DIRECTIVES:
- A) Name every person the commentary on Oasis and Manchester City identifies by both a first name and a surname. Leave out any name that appears only as part of a hyphenated word.
- B) From the commentary on Oasis and Manchester City, write out the passage that starts with "According to John" and runs through "adjustment to theirs.".
- C) Carry the commentary on Oasis and Manchester City forward from its final sentence.

TEXT EXTRACT:
※ ※ ※

According to John Winston Lennon, ‘Avante Garde is French for Bulls***’, a quote held in such high esteem by Noel Gallagher that it was once regularly emblazoned across the big screen every time Oasis played their hit ‘Live Forever’ live in concert. It’s probably fair to say that the word ‘raison d’être’ is another French phrase that would equally leave Noel non-plussed, though he and his beloved Manchester City are obviously both undergoing a major adjustment to theirs.
‘Citeh’ were central to the identity of Oasis on their emergence back in the mid-‘90s. On their first appearance on Top of the Pops in 1994 the late Bruno Brookes (well, his career is dead at least!) made a point of introducing them as ‘Manchester City fans’, no doubt at the insistence of their label, Creation Records. The nation was beginning to hate the successful and overly-commercialised dominant force that the Red half of Manchester was becoming, to such an extent that the band made capital by hitching themselves to the ‘Anyone But United’ bandwagon. Not to mention the emerging reality that, in order to be authentically Manchester, supporting a side where statistics alleged that 98% of the supporters do not actually come from the City wouldn’t have quite cut the right ‘Manc’ image that Oasis wanted to sell to the wider world. The fact that two-fifths of the group at this point were actually Man Utd fans was an industry secret that, back then, was as closely guarded as that of George Michael’s sexual orientation.
You see, Man City quite clearly had the underdog appeal, something Noel obviously wanted to cover himself in, judging by his quote that “We write music for the guy who walks down the street to get his copy of the Daily Mirror and 20 Bensons and has got f***-all going for him". Lo and behold, as this Paul Calf-esque image did wonders for their record sales, City did their part by getting themselves relegated out of the Premiership about a week after two sell-out Oasis gigs at Maine Road in 1996, and then down to the third tier just two years later. Things now, however, have dramatically changed – ‘Citeh’ are no longer the underdogs and, whether Sheik Mansoor gets the Daily Mirror or 20 Bensons every day, he certainly has plenty of petrodollars going for him – like Noel’s new band, Manchester City are quite clearly ‘High Flying Birds’ these days, rather than caught beneath the landslide of seventeen other Premiership sides like they were back in 1996. And there isn’t even a Maine Road any longer - not that that would trouble Noel too much. After all, these days there is no longer an Oasis – the Gallagher brothers have now clearly swapped the hits (be they of the musical or physical variety) for writs. However, like City, whose boardroom has since swapped Northern-workingman’s-club comedian made good, Eddie Large, for a Multi-Billionaire Arabic Feudal overlord, Noel himself isn’t quite that interested in being or championing the underdog much these days either.

※ ※ ※

Collected data
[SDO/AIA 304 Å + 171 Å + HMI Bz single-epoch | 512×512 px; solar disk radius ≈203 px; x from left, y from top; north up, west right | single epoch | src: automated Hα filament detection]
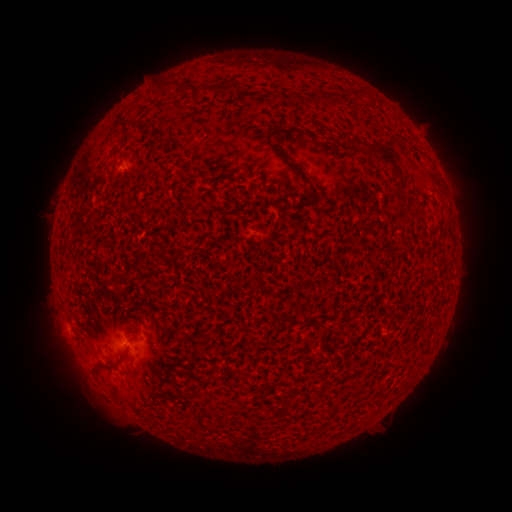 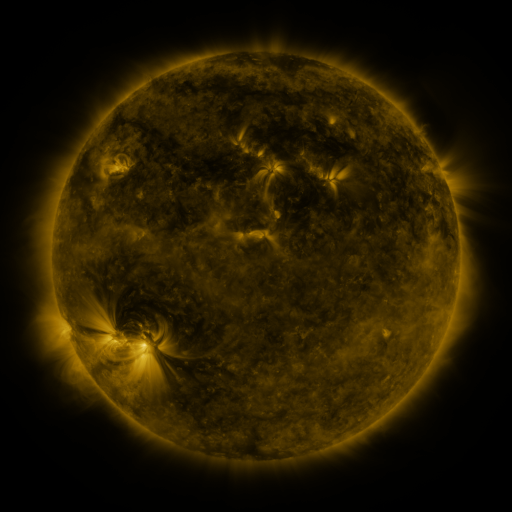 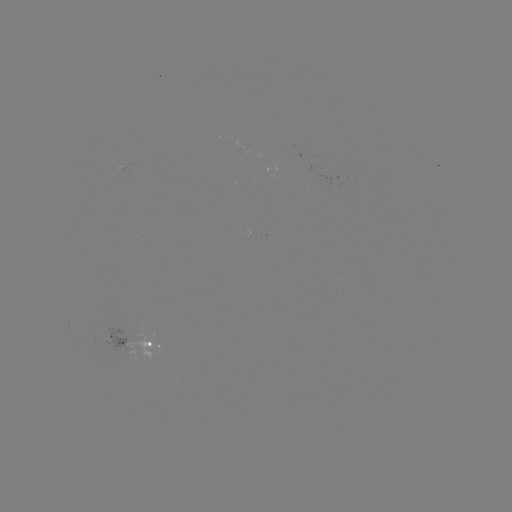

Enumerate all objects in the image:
filament: <bbox>156, 78, 190, 91</bbox>
filament: <bbox>347, 90, 362, 110</bbox>
filament: <bbox>328, 95, 336, 107</bbox>
filament: <bbox>373, 145, 400, 172</bbox>
filament: <bbox>275, 146, 311, 182</bbox>
filament: <bbox>363, 148, 375, 159</bbox>
filament: <bbox>180, 167, 192, 177</bbox>
filament: <bbox>392, 187, 402, 195</bbox>
filament: <bbox>100, 359, 116, 367</bbox>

※ ※ ※

ANSWERS PER TASK:
- A) John Winston Lennon, Noel Gallagher, Bruno Brookes, George Michael, Eddie Large

- B)
According to John Winston Lennon, ‘Avante Garde is French for Bulls***’, a quote held in such high esteem by Noel Gallagher that it was once regularly emblazoned across the big screen every time Oasis played their hit ‘Live Forever’ live in concert. It’s probably fair to say that the word ‘raison d’être’ is another French phrase that would equally leave Noel non-plussed, though he and his beloved Manchester City are obviously both undergoing a major adjustment to theirs.

- C)
One of Oasis’s endearing traits back in the 1990s was telling the world they would never schmooze the ‘corporate pigs in Ponytails’ to progress in the music world. However, in a recent interview with the Daily Telegraph he admits he does partake in this activity, now stating: 'When I was with Oasis, we were far too up our own arses to do any of that nonsense. But what harm can it do?’ The worldview he presents also seems to be changing a bit too. The once-staunch Labour Party supporter who advocated the youth of Britain to shake Tony Blair’s hand at the Brits in 1996 verified his support for ‘Tone’ by overlooking Blair’s Neo-Thatcherite tendencies stating: ‘From when I went to school, all we ever knew was right-wing Conservative government. People say he went to meet Tony Blair. I didn’t. I went there to meet the Labour Prime Minister….our parents always drummed into us that the Labour Party was for the people and the Tories were not. And I went to meet the Labour Prime Minister – period’.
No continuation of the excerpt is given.